● Text segment:

--- start ---

Higher-order modes: We have already mentioned that a binary emits GWs primarily at twice the orbital frequency. However, in general, the dominant GW emission is accompanied by harmonics at higher frequencies, which have different emission patterns in space. The emitted signal can be described as a superposition of spin-weighted spherical harmonics, \(_{-2}Y_{lm}\), with the quadrupolar \(_{-2}Y_{2 \pm 2}\) term the dominant mode. A number of the modes vanish when the system is equal mass or when viewed face-on. For two equal-mass black holes, all of the modes with odd \(m\) must vanish, to ensure the system is unchanged under interchange of the black holes, or equivalently a rotation through half a cycle. Clear evidence for higher-order modes has been observed for the asymmetric BBH systems GW190412 and GW190814; see Figure 6. When present, higher-order modes are most easily observable when the binary is viewed close to edge-on. When observed, they help break the degeneracy between distance and inclination, leading to a more precise measurement of the distance, see Figure 7, while observation of specific modes, such as the \(_{-2}Y_{3 \pm 3}\), provide clear evidence of mass asymmetry.

Matter effects: Whereas black holes can be treated like point particles throughout the inspiral, it is not the case for neutron stars, whose internal structure becomes important as the orbital separation approaches the size of the objects. The tidal field of the companion induces a mass-quadrupole moment and accelerates the inspiral. The induced quadrupole moment depends on the (to date unknown) neutron star tidal deformability. Tidal effects affect the phase of the waveform and increase with frequency, becoming significant and potentially observable above a few hundred hertz. To date, matter effects have not been unambiguously observed in any of the BNS or NSBH events, which only allows setting upper limits on the tidal deformability of neutron stars (corresponding to lower limits on their compactness). This is however significant progress towards elucidating the structure of matter under the extreme densities (several times above nuclear density) found in neutron stars.

Post-merger signal – black hole ringdown: The mass of compact object binaries is large enough for the merger remnant to likely be a black hole in most, if not all, cases. The final black hole is characterized by its mass (which is smaller than the total mass of the binary, due to the energy lost to GWs) and spin. It is created in a perturbed state and reaches equilibrium by radiating GWs in the form of a ringdown, i.e. a linear superposition of exponentially damped sinusoidal oscillations. These 'quasinormal modes' occur at a specific set of frequencies over characteristic timescales (damping times) that are completely determined by the mass and spin of the remnant black hole (see Remnant properties). The amplitude and phase of each quasinormal mode, however, depends on the specifics of the binary. The fraction of the final black hole mass radiated away via the ringdown is small and is largest for an equal-mass binary (~1%). Ringdown frequencies decrease with the final black hole mass, and lie in the best part of typical ground-based detector sensitivity curves only for larger stellar mass BBH binaries.

--- end ---

● Supplied material:
--- start ---

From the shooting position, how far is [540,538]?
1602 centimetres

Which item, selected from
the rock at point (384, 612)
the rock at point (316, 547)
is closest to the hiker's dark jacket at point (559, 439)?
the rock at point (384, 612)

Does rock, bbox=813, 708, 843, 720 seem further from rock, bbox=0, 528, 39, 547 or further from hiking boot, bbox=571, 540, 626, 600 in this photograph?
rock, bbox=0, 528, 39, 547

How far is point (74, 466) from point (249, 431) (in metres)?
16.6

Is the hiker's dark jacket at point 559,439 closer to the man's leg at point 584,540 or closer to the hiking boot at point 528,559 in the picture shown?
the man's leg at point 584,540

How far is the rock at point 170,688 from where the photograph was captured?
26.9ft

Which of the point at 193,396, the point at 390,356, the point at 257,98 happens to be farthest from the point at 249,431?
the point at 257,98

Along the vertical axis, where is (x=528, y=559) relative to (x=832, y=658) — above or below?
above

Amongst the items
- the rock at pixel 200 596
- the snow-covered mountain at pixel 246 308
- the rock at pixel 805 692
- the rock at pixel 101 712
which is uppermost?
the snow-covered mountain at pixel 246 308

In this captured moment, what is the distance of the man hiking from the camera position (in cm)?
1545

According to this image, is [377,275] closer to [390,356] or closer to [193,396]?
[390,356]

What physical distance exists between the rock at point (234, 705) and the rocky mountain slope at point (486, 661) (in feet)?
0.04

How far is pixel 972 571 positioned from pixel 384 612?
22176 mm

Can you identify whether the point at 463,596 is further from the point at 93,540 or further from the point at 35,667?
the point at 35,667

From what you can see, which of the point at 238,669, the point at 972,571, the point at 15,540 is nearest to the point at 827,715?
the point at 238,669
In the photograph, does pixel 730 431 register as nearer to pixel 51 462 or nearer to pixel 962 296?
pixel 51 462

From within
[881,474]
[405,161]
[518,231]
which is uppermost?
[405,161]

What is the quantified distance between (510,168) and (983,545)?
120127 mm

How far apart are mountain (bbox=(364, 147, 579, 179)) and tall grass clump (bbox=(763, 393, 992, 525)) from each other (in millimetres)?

--- end ---

● Challenge:
Extend the passage above on gravitational-wave signals from compact binaries with a further paragraph that picks up after its final sentence.

● Written answer:
Post-merger signal – BNS case: In the case of BNS coalescences, the nature of the compact remnant resulting from the merger depends primarily on the masses of the inspiralling objects and on the properties of nuclear matter. The outcome of the merger can be the prompt formation of a black hole, the formation of a stable neutron star, or the formation of a short-lived neutron star that is too massive for stability, therefore eventually collapsing to a black hole. The ringdown GW signal associated with a remnant black hole was discussed above. It is well understood but extremely difficult to observe for a BNS, as it is a very weak signal occurring at high frequency where current detectors have poor sensitivity. If the remnant is a long-lived or short-lived neutron star, some oscillation modes of the neutron star may be excited in the aftermath of the merger and produce potentially detectable GW radiation. To date, such a post-merger signal has not been observed, but it is a target that would help understand neutron star properties.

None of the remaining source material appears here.